We still claim our child benefit in England.......like you said italy is an EU country as is England so it shouldn't make a difference. 
Jane


----------



## Jess Crews

Hi Sallysoapdish

How did you get on with the child benefit issue? I have just leared that I am expecting and wanted to start looking into it.

Thanks


----------



## Emmawareham

Sallysoapdish said:


> Hello,
> Has anyone figured out how to apply for Child Benefit in Italy?? It should be available in all EU countries shouldn't it?? If anyone has managed it - Can you tell me what it is in Italian I need to ask for and where to go?


Hi Sally
Did you figure out the Child Benefit in Italy?
I'm currently looking into seeing if I'm eligable to receive it.
Thanks 
Emma


----------



## Joppa

To receive UK Child Benefit, you have to be living in UK, in Crown Service in Italy (e.g. diplomats) or receiving certain UK social security benefits or retirement pension.
To get a benefit for a child from the Italian government, you have to qualify for something called 'assegno familiare', in which an eligible family get a top-up to their salary or wages towards childrearing costs. It's means-tested, not a universal benefit like CB.


----------



## jojo

jane glover said:


> Hi Sallysoapdish
> 
> We still claim our child benefit in England.......like you said italy is an EU country as is England so it shouldn't make a difference.
> Jane


You can only claim from the UK if a parent is working or receiving benefits from the UK. If this isnt the case, then they will make you pay it all back if they find out! It may not be fair but its how it is!


Jo xxx


----------



## ncompass

Sallysoapdish said:


> Hello,
> Has anyone figured out how to apply for Child Benefit in Italy?? It should be available in all EU countries shouldn't it?? If anyone has managed it - Can you tell me what it is in Italian I need to ask for and where to go?

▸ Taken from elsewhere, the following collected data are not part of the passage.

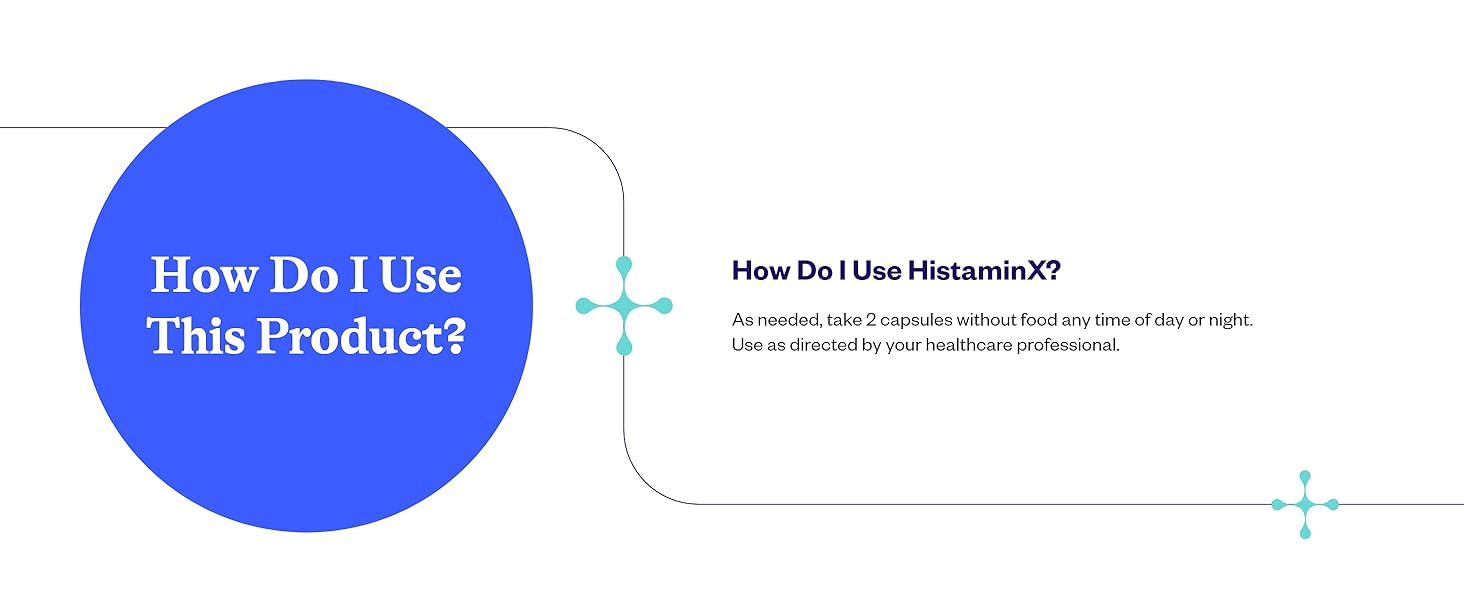 How Do I Use This Product?

How Do I Use HistaminX?

As needed, take 2 capsules without food any time of day or night. Use as directed by your healthcare professional.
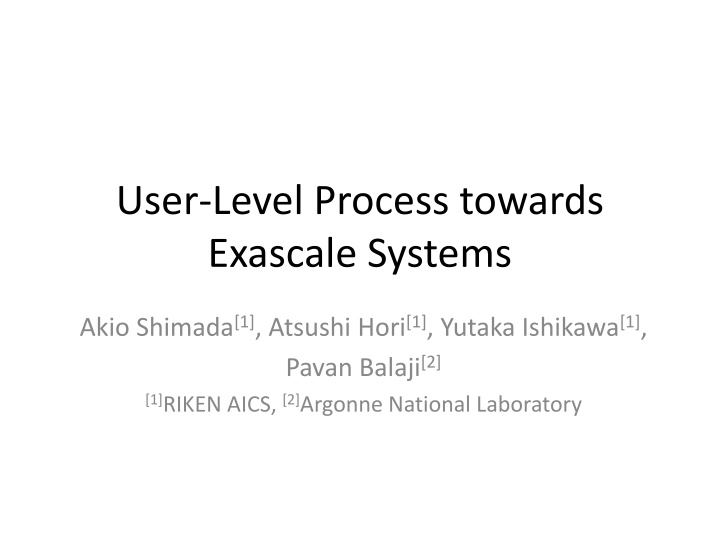 User-Level Process towards Exascale Systems

Akio Shimada$^{[1]}$, Atsushi Hori$^{[1]}$, Yutaka Ishikawa$^{[1]}$, Pavan Balaji$^{[2]}$

$^{[1]}$RIKEN AICS, $^{[2]}$Argonne National Laboratory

From what I have understood... if you move to Italy and stop paying UK NICs all CB stops... in fact in most cases CB stops... However, I would like to know what happens if you Move to any EEA country and continue to work for your UK employer, You would still pay UK Taxes and NIC's. For example a person working over the Internet.

As far as I can tell CB would still be paid via the UK, as most EEA countries would not want to pay CB to someone who was not working in that country.

Anyone have ideas?


----------



## jojo

ncompass said:


> From what I have understood... if you move to Italy and stop paying UK NICs all CB stops... in fact in most cases CB stops... However, I would like to know what happens if you Move to any EEA country and continue to work for your UK employer, You would still pay UK Taxes and NIC's. For example a person working over the Internet.
> 
> As far as I can tell CB would still be paid via the UK, as most EEA countries would not want to pay CB to someone who was not working in that country.
> 
> Anyone have ideas?



If a parent is paying tax and NI in the UK then that parent can claim CB for their children regardless of where their children live from the UK. However, it has to be claimed by the parent paying in and not the parent living with the kids. The country that the children live in is not responsible for paying CB, alot of EU countries dont pay it anyway and of course they will only pay it if there is a parent paying into their system.

However, if you dont live in the UK for more that 183 days, you shouldnt be paying tax, NI there, but you should pay in the country that you do live and therefore you wouldnt be eligible for CB from the UK and if Italy doesnt do CB then you'll not get it from them either

Jo xxx


----------